XXXIV. Когда это повеление было отдано и мы приступили к его выполнению, я, подойдя к носилкам спереди с одной стороны, предложил ему стать с другой, а двое других почитаемых клириков взялись за заднюю часть носилок, и мы, державшиеся спереди, мало–помалу тронулись с места, а за нами началось движение. Поскольку же народ теснился вокруг носилок и все жадно стремились наблюдать это священное зрелище, нелегко и отнюдь не без препятствий совершали мы свой путь. Впереди шло множество диаконов и прислужников, выстроившихся рядами по обе стороны от носилок и возглавивших процессию; все они держали в руках восковые свечи, и все происходящее напоминало таинственное шествие с созвучным пением псалмов, разносившимся от края до края, подобно пению трех отроков. Притом, что только пять или восемь стадиев отделяло окраину от храма святых мучеников, где покоились и тела наших родителей, почти за целый день мы едва одолели этот путь. Ибо множество людей, собравшихся и постоянно прибывавших, как и следовало ожидать, не позволяло двигаться быстрее. Когда наконец мы остановились в преддверии дома мертвых и поставили носилки на землю, то прежде всего начали молитву. А молитва подвигла народ к плачу. Ибо звуки псалмопения стали тише, и когда девы устремили взоры на святой лик усопшей и была открыта гробница родителей, куда решено было положить ее, тогда одна из них, нарушив благочиние, воскликнула, что с этого часа больше никогда не увидим мы боговидного этого лика, и сразу все остальные девы вслед за ней тоже заголосили, и бесчинные эти вопли заглушили стройное и благолепное псалмопение, и все присутствовавшие присоединились к плачу дев. И лишь с трудом, после того, как и мы неоднократно призывали к тишине, и глашатай побуждал всех к молитве и возглашал привычные церковные возгласы, народ вернулся к уставному образу молитвы.

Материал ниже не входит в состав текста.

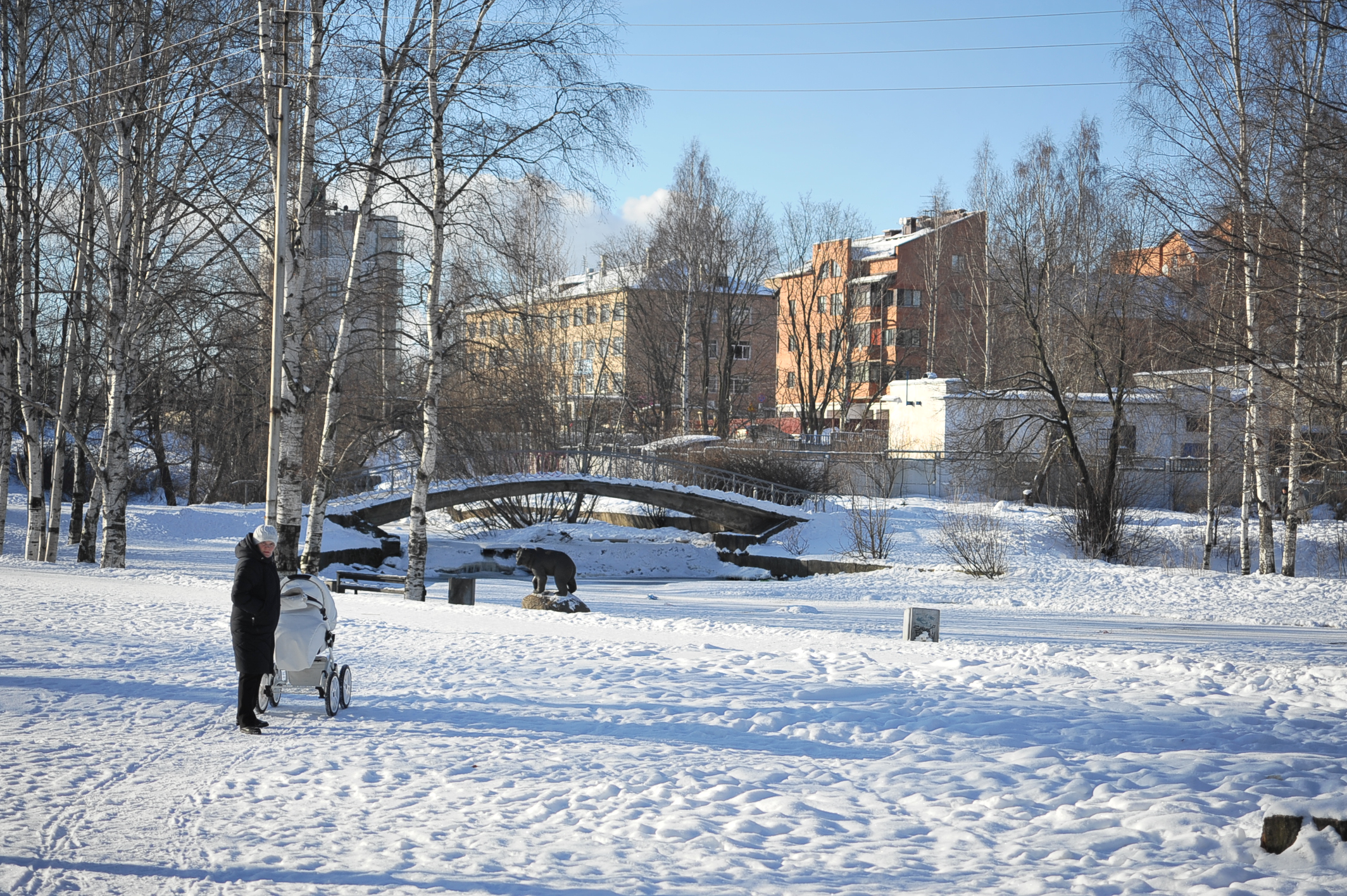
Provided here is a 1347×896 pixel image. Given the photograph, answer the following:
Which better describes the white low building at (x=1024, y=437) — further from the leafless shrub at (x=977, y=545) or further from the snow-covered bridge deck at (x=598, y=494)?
the snow-covered bridge deck at (x=598, y=494)

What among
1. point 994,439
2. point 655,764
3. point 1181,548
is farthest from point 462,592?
point 994,439

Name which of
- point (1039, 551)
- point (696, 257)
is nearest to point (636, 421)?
point (696, 257)

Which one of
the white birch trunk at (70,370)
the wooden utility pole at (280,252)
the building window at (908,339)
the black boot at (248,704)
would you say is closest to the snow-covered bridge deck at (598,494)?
the white birch trunk at (70,370)

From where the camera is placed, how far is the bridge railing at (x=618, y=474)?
3731 centimetres

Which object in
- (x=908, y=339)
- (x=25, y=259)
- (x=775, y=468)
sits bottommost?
(x=775, y=468)

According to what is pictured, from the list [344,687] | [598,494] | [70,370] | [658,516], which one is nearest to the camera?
[344,687]

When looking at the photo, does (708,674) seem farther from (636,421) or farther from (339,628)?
(636,421)

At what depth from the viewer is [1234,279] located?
2041 centimetres

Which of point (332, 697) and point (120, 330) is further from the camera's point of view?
point (120, 330)

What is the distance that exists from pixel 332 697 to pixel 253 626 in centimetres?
103

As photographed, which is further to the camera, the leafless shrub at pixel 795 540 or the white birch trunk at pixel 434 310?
the leafless shrub at pixel 795 540

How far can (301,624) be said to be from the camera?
29.0 ft

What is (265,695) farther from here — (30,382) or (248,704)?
(30,382)

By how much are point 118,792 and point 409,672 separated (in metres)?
4.75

XXXV. И когда молитва подошла к положенному концу, меня охватил какой–то трепет перед божественной заповедью, воспрещавшей открывать наготу отца или матери. «И как, — подумал я, — не подпасть мне под это осуждение, если я увижу общую человеческую неприглядную наготу на родительских телах, уже разложившихся и распавшихся и представляющих собой безобразное и отвратительное месиво». Когда я размышлял так и меня приводила в трепет память о негодовании Ноя, обратившемся на его сына, сама история Ноя подсказала, что надо делать. А именно: прежде, чем тела предстали нашим взорам, мы прикрыли их чистым полотном, открыв дверцу гробницы и с обеих сторон натянув полотно. И таким образом скрыв тела за полотном, подняв с носилок святое тело [усопшей], я и названный епископ этого края положили ее рядом с матерью, выполняя их обоюдное желание. Ибо обе всю жизнь единодушно молили Бога после смерти срастворить их тела, чтобы единение, бывшее при жизни, не расторгалось и по смерти.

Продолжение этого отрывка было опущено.